Showing posts with label doctor who. Show all posts
Showing posts with label doctor who. Show all posts

Friday, March 14, 2025

Tivolian Cowardice

Sci-fi writers really observe people so closely and can lift out behaviour traits so well and isolate them just to make them sound/look ridiculous until one day you’re like: OMG I know a Tivolian!!

Now, Tivolians are a humanoid race of people from the planet Tivoli whose main defining trait is cowardice. But this cowardice was not subjective or passive. In fact, this cowardice was very calculated. The Eleventh Doctor would describe it as “aggressive cowardice”.

At first glance, the Tivolians were a society of cowards who had grown so used to being conquered and occupied by other races it had become a way of life just to accept it. They never defended themselves and did everything they could to make their conquerors as comfortable as possible. In fact their anthem was basically “Glory to [Insert Name Here]” so as to make it easier for invaders.

REQUIRED ACTION 1
In the Tivolian cowardice post, list the ways the Tivolians deal with their conquerors, as described in the paragraph beginning "At first glance".
REQUIRED ACTION 2
Retype the part of the Tivolian cowardice post that begins at the words "Friday, March 14, 2025" and stops after "easier for invaders.".

Recorded data

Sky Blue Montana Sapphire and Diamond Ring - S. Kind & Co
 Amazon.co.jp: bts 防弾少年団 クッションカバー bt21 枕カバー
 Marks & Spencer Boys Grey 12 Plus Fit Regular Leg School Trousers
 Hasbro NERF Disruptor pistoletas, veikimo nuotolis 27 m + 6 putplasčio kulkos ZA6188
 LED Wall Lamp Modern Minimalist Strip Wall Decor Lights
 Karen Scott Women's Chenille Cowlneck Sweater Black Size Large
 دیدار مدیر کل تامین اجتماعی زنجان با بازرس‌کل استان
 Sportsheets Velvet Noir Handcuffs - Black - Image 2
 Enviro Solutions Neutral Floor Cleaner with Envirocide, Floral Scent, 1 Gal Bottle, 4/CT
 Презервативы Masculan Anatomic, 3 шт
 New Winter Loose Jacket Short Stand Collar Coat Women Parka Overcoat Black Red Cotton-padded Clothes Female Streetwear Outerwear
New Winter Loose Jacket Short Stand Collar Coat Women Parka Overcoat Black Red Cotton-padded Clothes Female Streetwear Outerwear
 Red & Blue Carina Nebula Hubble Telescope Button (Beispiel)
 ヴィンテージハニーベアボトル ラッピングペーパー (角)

YOUR SOLUTION 1
- They accepted being conquered and occupied as a way of life.
- They never defended themselves.
- They did everything they could to make their conquerors as comfortable as possible.
- Their anthem was basically "Glory to [Insert Name Here]" so as to make it easier for invaders.

YOUR SOLUTION 2
Friday, March 14, 2025

Tivolian Cowardice

Sci-fi writers really observe people so closely and can lift out behaviour traits so well and isolate them just to make them sound/look ridiculous until one day you’re like: OMG I know a Tivolian!!

Now, Tivolians are a humanoid race of people from the planet Tivoli whose main defining trait is cowardice. But this cowardice was not subjective or passive. In fact, this cowardice was very calculated. The Eleventh Doctor would describe it as “aggressive cowardice”.

At first glance, the Tivolians were a society of cowards who had grown so used to being conquered and occupied by other races it had become a way of life just to accept it. They never defended themselves and did everything they could to make their conquerors as comfortable as possible. In fact their anthem was basically “Glory to [Insert Name Here]” so as to make it easier for invaders.